DE LA POBREZA A LA IDOLATRÍA . Un uruguayo que forma parte de la mitología argentina
Julio Sosa, entre luces y sombras
La avasallante personalidad de El Varón del Tango y su éxito formidable como cantor, supieron minimizar una existencia corta y azarosa, a toda velocidad, con claros y oscuros, como preanunciando un final trágico, hecho ocurrido ¡hace 47 años! Tanto tiempo parece mentira, porque siempre está presente.

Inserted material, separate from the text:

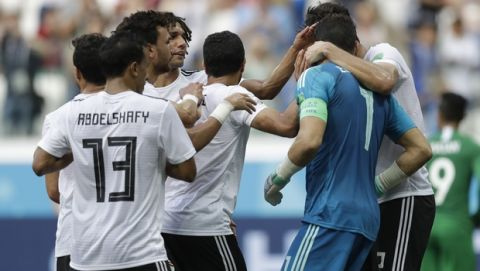 Egypt goalkeeper Essam El Hadary, right, is congratulated by his teammates after defending a penalty kick during the group A match between Saudi Arabia and Egypt at the 2018 soccer World Cup at the Volgograd Arena in Volgograd, Russia, Monday, June 25, 2018. (AP Photo/Andrew Medichini)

Lunes 21 de Noviembre de 2011 Hs.
Julio Sosa María Sosa Venturini vino al mundo en una cuna pobre, en la campiña cercana a Las Piedras (Uruguay) el 2 de febrero de 1926. En esa casa no sobraba nada; pero creció en un clima sano; con la leche recién ordeñada -a veces por él mismo-, que lo hizo crecer en fortaleza, corpulencia y recia estampa. Aprendió escuchando a los grandes vocalistas del tango y apuntaba para cantor de forma y estilo. A los 12 años ganó un concurso en Montevideo cantando ‘Cuesta abajo’ y el vals ‘Gotas de lluvia’. Cobró un premio de diez pesos oro; una parte para su madre. Nadie le enseñó nada y fue intuitivo en la selección de temas. Llevaba el tango en el alma.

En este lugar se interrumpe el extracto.